▼▼▼

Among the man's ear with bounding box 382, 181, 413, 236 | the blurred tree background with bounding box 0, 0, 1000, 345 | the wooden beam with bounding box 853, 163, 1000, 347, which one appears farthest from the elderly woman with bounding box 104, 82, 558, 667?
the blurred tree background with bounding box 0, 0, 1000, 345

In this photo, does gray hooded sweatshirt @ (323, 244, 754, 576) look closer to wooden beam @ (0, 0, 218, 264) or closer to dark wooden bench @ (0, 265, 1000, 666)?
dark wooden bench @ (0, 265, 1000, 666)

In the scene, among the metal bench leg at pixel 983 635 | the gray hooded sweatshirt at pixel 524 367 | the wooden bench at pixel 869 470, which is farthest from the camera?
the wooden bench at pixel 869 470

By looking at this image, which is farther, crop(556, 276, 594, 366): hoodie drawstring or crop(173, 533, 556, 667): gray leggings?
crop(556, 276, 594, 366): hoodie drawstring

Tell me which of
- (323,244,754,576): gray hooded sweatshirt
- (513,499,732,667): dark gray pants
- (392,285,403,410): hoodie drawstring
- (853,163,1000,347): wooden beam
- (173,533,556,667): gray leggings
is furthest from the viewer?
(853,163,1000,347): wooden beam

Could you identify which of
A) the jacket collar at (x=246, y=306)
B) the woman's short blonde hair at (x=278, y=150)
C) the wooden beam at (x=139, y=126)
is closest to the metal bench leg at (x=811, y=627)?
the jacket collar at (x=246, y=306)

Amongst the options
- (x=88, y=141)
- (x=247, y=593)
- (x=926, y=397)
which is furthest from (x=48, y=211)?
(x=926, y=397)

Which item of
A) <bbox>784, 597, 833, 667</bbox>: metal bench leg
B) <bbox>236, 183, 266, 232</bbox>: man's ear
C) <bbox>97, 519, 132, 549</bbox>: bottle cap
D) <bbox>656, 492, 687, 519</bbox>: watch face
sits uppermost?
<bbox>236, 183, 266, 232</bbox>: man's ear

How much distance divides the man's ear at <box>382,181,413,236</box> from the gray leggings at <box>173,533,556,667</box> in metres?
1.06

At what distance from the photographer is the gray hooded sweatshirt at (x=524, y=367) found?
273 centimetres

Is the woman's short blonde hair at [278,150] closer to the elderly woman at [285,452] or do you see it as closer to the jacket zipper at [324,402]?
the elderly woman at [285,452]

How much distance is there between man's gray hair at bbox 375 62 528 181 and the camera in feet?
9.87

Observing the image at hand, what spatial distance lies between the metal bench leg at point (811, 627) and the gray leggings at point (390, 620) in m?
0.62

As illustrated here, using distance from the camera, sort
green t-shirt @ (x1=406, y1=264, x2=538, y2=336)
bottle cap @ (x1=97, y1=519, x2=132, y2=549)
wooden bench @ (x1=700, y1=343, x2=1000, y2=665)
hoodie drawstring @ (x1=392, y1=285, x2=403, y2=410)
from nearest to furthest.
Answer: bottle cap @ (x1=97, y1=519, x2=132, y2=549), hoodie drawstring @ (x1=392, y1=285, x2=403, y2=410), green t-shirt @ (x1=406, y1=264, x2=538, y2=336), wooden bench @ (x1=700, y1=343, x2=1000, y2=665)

▲▲▲

Convert the lines above into a Markdown table with the columns Row and Item text, starting with the line that contains "As illustrated here, using" and going on through the line that contains "from nearest to furthest.". Number each row and leave out any blank lines.

| Row | Item text |
|---|---|
| 1 | As illustrated here, using distance from the camera, sort |
| 2 | green t-shirt @ (x1=406, y1=264, x2=538, y2=336) |
| 3 | bottle cap @ (x1=97, y1=519, x2=132, y2=549) |
| 4 | wooden bench @ (x1=700, y1=343, x2=1000, y2=665) |
| 5 | hoodie drawstring @ (x1=392, y1=285, x2=403, y2=410) |
| 6 | from nearest to furthest. |